Reproduce the lines from the line with "Within the photo here, selecting from" to the line with "Can you determine", word for word and including both of those lines.

● **Entries shown**:
(begin)
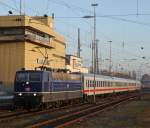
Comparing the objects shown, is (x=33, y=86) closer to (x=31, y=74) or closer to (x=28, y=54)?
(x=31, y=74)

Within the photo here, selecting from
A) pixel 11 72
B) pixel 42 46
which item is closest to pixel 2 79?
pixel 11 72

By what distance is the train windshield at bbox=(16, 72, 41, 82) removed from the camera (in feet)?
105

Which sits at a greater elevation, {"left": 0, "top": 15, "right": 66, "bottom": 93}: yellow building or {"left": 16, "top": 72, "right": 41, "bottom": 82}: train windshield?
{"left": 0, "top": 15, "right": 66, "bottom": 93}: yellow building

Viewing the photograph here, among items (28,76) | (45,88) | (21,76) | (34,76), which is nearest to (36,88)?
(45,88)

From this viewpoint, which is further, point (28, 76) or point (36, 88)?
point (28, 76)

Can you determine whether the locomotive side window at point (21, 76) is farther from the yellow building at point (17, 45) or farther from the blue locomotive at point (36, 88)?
(end)
(begin)
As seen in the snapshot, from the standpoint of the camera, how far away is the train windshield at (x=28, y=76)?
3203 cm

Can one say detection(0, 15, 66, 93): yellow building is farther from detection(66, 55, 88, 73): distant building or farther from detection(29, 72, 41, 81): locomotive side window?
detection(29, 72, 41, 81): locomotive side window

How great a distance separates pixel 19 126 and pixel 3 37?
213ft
(end)
● **Output of the exercise**:
Within the photo here, selecting from
A) pixel 11 72
B) pixel 42 46
which item is closest to pixel 2 79?
pixel 11 72

By what distance is the train windshield at bbox=(16, 72, 41, 82) removed from the camera (in feet)?
105

Which sits at a greater elevation, {"left": 0, "top": 15, "right": 66, "bottom": 93}: yellow building or {"left": 16, "top": 72, "right": 41, "bottom": 82}: train windshield?
{"left": 0, "top": 15, "right": 66, "bottom": 93}: yellow building

Viewing the photograph here, among items (28,76) | (45,88) | (21,76) | (34,76), which is nearest to (36,88)?
(45,88)

From this viewpoint, which is further, point (28, 76) or point (36, 88)?
point (28, 76)

Can you determine whether the locomotive side window at point (21, 76) is farther from the yellow building at point (17, 45) or farther from the blue locomotive at point (36, 88)?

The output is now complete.